Capital humain et asymétrie des marchés de l’emploi
Au premier trimestre 2026, le paysage socio-économique tunisien affiche une fracture béante : si le taux de chômage national s’établit à 15 %, il atteint un niveau critique de 24,2 % chez les diplômés de l’enseignement supérieur, culmine à 37,5 % chez les 15-24 ans et frappe 32 % des femmes diplômées. En parallèle, l’économie française souffre de tensions aiguës de recrutements dans des secteurs clés tels que le soin, la logistique et le transport.
Cette complémentarité apparente impose de repenser la gestion du capital humain. L’objectif n’est plus d’assister passivement à un phénomène d’émigration sèche — souvent destructeur de valeur pour le tissu économique local —, mais de structurer l’allocation des compétences à l’échelle régionale pour transformer un risque d’éviction en gisement de croissance.
Le pari de la mobilité circulaire et les acquis du THAMM
Sur le terrain institutionnel, des mécanismes d’intégration préexistants posent les bases d’un modèle rénové. Le programme THAMM, conduit conjointement avec l’Office français de l’immigration et de l’intégration (OFII) et l’ANETI, illustre cette transition en articulant deux leviers opérationnels : le contrat saisonnier et le statut de jeune professionnel.

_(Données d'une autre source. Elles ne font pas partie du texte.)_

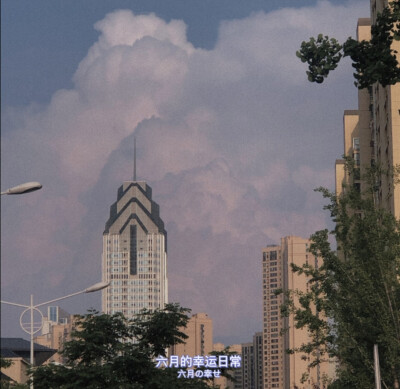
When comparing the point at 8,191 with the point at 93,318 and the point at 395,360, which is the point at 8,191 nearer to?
the point at 395,360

Ces régimes permettent d’inscrire le parcours du travailleur dans une logique de retour ou de va-et-vient régulier. L’actif acquiert à l’étranger une rémunération supérieure, une expertise technique et un réseau professionnel, avant d’injecter ce capital immatériel dans le tissu productif tunisien. L’enjeu est désormais d’élargir ces dispositifs aux métiers à forte valeur ajoutée avant que la compétition internationale pour les talents ne paupérise l’appareil productif national.
De la rente des remittances au capital productif
La manne financière drainée par la diaspora demeure un pilier fondamental de la stabilité macroéconomique tunisienne. Au premier semestre 2026, les revenus du travail ont généré 4,4 milliards de dinars, contribuant avec le tourisme à porter le cumul des entrées à 7,76 milliards de dinars. Toutefois, ces flux financent essentiellement la consommation des ménages et l’amortissement des équilibres extérieurs.
Pour franchir un cap structurel, la Tunisie doit moderniser son cadre réglementaire et administratif afin d’inciter sa diaspora à convertir son épargne en investissement direct (équipements, création d’entreprises, transferts de technologie). Il s’agit de passer d’une logique de soutien familial passif à un véritable entrepreneuriat transnational.
Télétravail transfrontalier : Le levier juridique à débloquer
L’essor des technologies de l’information ouvre une alternative concrète à l’expatriation physique : le travail à distance pour des donneurs d’ordre européens depuis le territoire tunisien. Ce modèle offre un avantage économique bivalente, permettant à l’actif de percevoir des revenus attractifs et de les dépenser localement, tout en maintenant sa contribution à l’écosystème national.
Néanmoins, l’absence de cadre fiscal, juridique et de protection sociale harmonisé ralentit ce potentiel. Alors que l’Union européenne dispose d’accords-cadres pour le télétravail transfrontalier, la convention bilatérale de sécurité sociale franco-tunisienne reste limitée aux schémas classiques de détachement. La levée de ces verrous réglementaires constituerait une avancée décisive vers une économie de la circulation véritablement intégrée.
EN BREF
- 7,76 milliards DT : Cumul des transferts des Tunisiens résidant à l’étranger (4,4 Mdt) et des recettes touristiques au S1 2026.
- Chômage des cadres : Le taux de chômage atteint 24,2 % chez les diplômés du supérieur et 32 % chez les femmes diplômées.
- Modèle THAMM-OFII : Un programme axé sur la mobilité circulaire (contrats jeunes professionnels et saisonniers) pour répondre aux métiers en tension.
- Télétravail transfrontalier : Nécessité d’adapter les cadres juridiques et de sécurité sociale bilatéraux pour permettre le travail à distance depuis la Tunisie.
- Investissement productif : Priorité accordée à la transformation de l’épargne de la diaspora en création d’entreprises et transferts de technologie.